The Bank’s position on this key factual issue is not at all clear. Indeed, during oral argument of the various applications before the Supreme Court, counsel for the Bank virtually conceded that there was a question as to whether retain-age had been released early. Additionally, the appellant’s attorneys requested permission to conduct further discovery, prior to a final disposition of the motions, contending that this was necessary to properly rebut the Bank’s position, and support its own retainage claims. Although certain of the *479documents which purportedly support the appellant’s position have little probative value standing alone, specific individuals allegedly involved in the pertinent transactions and employed by the Bank have been identified in the motion papers. These individuals seemingly have personal knowledge of key facts, or have access to reliable information on the retainage issue, and Howell should be given the opportunity to examine them under oath.
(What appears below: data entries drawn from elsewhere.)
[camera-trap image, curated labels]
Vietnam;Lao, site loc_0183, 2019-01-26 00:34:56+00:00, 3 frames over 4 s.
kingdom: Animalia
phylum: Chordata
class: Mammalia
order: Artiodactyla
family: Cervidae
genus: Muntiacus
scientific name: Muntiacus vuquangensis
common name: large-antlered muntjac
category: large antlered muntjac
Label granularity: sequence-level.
I further disagree with the Supreme Court’s conclusion that the Bank was, in any event, entitled to release the retainage under the terms of the building loan agreement. The court’s conclusion was based on the Bank’s contractual right to enter into the premises upon the developer’s default, and to use any unadvanced funds to complete the project. Although the developer allegedly had been in default and the Bank arguably could have taken over possession and control of the project, it never exercised this remedy. Instead, the Bank allowed the developer to remain in possession and allegedly entered into a secret agreement modifying the building loan agreement by allowing funds earmarked as retainage, and designed to secure payment for materials and labor already provided by the appellant, to be used to fund change orders. If this alleged agreement in fact occurred, and resulted in a substantial reduction of funds which the appellant and other mechanic’s lienors reasonably expected would be available upon the completion of the project, I believe a supplemental filing was mandated under Lien Law § 22 (see, Security Natl. Bank v Village Mall, 85 Misc 2d 771, 787). Under the circumstances, I believe the appellant has asserted a viable claim that its lien is superior to the Bank’s and it should be given the opportunity to uncover facts in support of its position which are in the exclusive knowledge of the Bank and the developer.